Aim of the task
Reproduce, exactly and in full, only the lines below from the one containing "[researcher-annotated camera trap]" through the one containing "common name: domestic cow".

Data for review
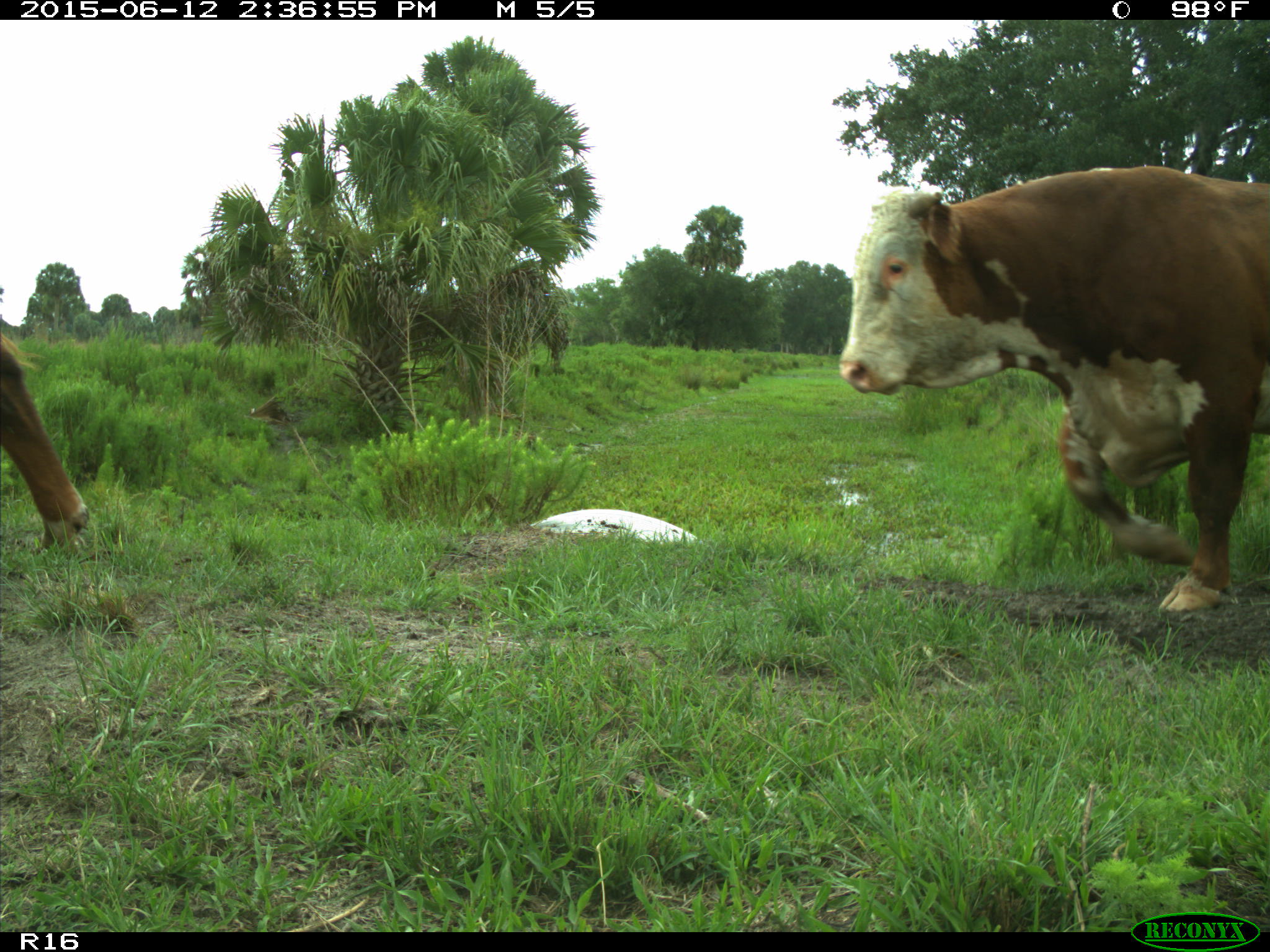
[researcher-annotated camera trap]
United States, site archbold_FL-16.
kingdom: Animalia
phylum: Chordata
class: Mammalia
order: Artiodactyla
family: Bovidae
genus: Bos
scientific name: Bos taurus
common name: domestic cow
==
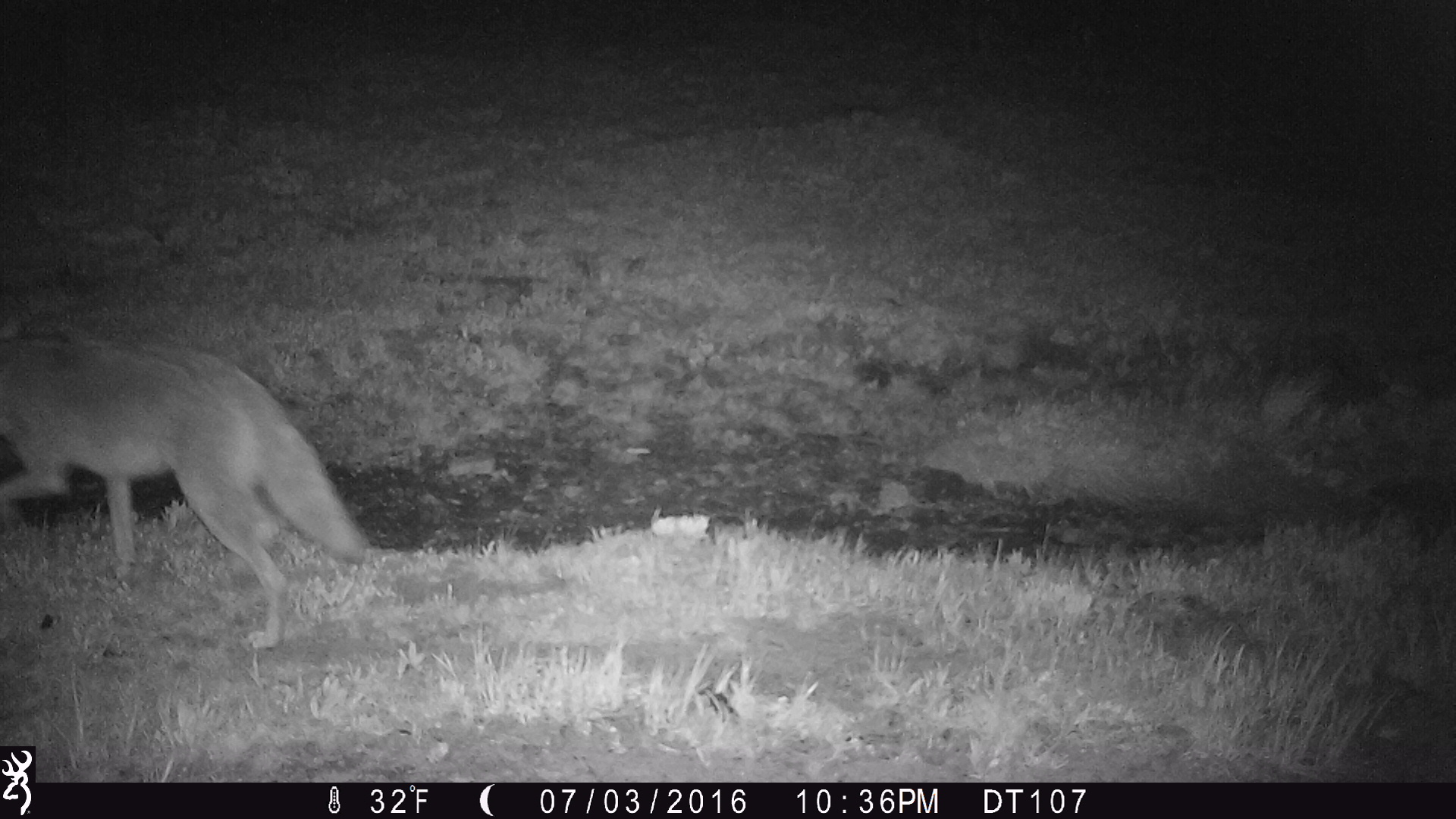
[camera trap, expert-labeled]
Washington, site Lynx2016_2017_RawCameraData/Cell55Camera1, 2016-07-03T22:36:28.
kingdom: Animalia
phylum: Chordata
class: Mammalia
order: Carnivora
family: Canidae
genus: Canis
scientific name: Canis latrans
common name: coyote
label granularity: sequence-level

Reply to the task
[researcher-annotated camera trap]
United States, site archbold_FL-16.
kingdom: Animalia
phylum: Chordata
class: Mammalia
order: Artiodactyla
family: Bovidae
genus: Bos
scientific name: Bos taurus
common name: domestic cow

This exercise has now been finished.